What's being learned from this experience? Toyota is finding that the costs of losing their focus on quality are very high indeed and to their credit, they are implementing serious countermeasures. It is not clear the media have learned anything. Leading with unsubstantiated victim stories, and ignoring that driver error was a known important factor in unintended acceleration, was simply irresponsible. Where was the due diligence of TV reporters and print journalists? Even NHTSA retreated to the euphemism, "pedal misapplication." The media should have been capable of treating this issue more intelligently. No doubt, the 24-hour news cycle, the rush to release tidbits of information and the pressure to make judgments based on those tidbits, facilitated sloppy reporting. Perhaps this is an example of what James Fallows referred to in the April issue of The Atlantic, as giving the public what they want and not what they need. A caveat not mentioned by Toyota defenders is that driver error can be enhanced by poor design. As with many consumer products, it is increasingly expected of manufacturers that they design their products to minimize the probability of failure when consumers use those products in ways not intended by manufacturers. This is the new reality for all automakers, not just Toyota.
It is harder to fault NHTSA given all the uncertainty at the time. Yet, they have had years to study unintended acceleration; they should have learned something more useful in handling the recent events. They certainly should have had the courage to publicize the issue of driver error as a possible explanation much earlier than they did. They need a better understanding of how to release higher quality information in a way that insures public dissemination and inhibits public hysteria. If they could recall 3.8 million vehicles for pedal entrapment caused by improperly installed or stacked floor mats, based heavily on the Saylor crash, they should have been able to get this message through to the public, despite the media's party line on probable electronic causes. NHTSA officials did testify to Congress to this effect but they could have done much more to reach out to the public. On the policy level, some version of the airplane black box (Event Data Recorder) needs to be available to NHTSA officials on a consistent basis. This would allow comparisons across automakers and the matching of crashes on a database to identify common causes. A recorder which documented events at least 10 seconds prior to the crash would enable safety experts to move from a passive safety approach based on crash data to an active safety approach focused on prevention. There are all sorts of political obstacles to achieving this objective but it is a worthy one.
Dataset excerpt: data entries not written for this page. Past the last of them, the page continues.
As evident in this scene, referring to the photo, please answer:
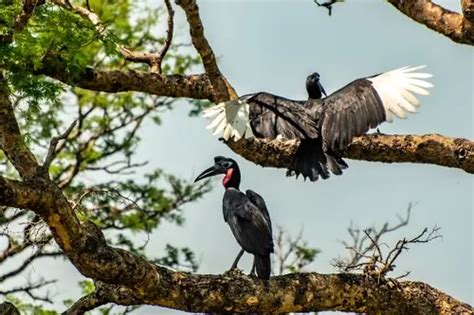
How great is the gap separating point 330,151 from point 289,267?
10.8 ft

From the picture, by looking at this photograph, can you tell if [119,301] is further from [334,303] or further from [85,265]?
[334,303]

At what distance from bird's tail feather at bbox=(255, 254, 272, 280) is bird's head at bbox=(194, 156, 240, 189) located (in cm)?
107

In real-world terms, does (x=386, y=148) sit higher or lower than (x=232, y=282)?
higher

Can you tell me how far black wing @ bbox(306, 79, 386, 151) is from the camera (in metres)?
7.55

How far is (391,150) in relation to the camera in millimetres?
7547

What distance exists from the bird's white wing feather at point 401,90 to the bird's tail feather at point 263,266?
1131mm

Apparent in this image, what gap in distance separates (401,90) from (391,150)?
0.35m

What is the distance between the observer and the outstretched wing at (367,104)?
7523 mm

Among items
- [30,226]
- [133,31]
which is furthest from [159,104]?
[30,226]

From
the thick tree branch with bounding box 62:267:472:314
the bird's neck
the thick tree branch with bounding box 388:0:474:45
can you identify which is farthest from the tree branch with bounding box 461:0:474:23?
the bird's neck

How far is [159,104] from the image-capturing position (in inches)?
595

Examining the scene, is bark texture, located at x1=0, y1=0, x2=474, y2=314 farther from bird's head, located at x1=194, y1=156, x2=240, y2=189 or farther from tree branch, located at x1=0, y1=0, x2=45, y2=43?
bird's head, located at x1=194, y1=156, x2=240, y2=189

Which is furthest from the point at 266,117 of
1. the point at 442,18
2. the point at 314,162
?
the point at 442,18

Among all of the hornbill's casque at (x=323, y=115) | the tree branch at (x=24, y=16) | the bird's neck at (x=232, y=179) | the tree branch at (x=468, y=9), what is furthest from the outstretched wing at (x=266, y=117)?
the tree branch at (x=24, y=16)
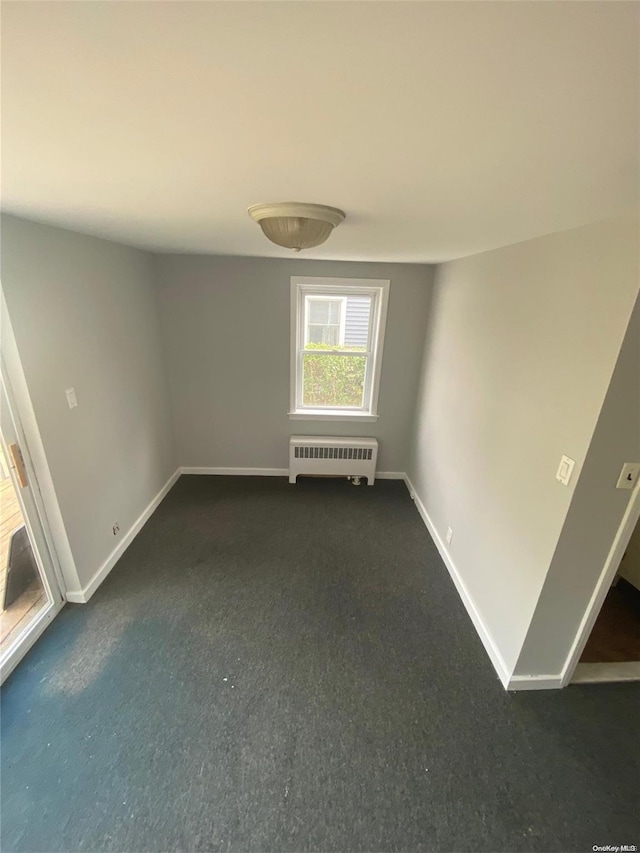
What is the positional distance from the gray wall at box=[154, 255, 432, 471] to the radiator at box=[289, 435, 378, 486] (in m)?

Finally, why is it so hard to get across the message to the public that people freeze up in crisis situations and can't remember what they did at such times? What can be done to better educate the public on this reality? There is a study worth doing.
1Ed. Wallace, "Toyota, The Media Owe You an Apology."
2Jeffrey Liker, Toyota Under Fire: Lessons for Turning Crisis into Opportunity, McGraw-Hill, 2011; "Toyota's Recall Crisis: What Have We Learned," Harvard Business Review.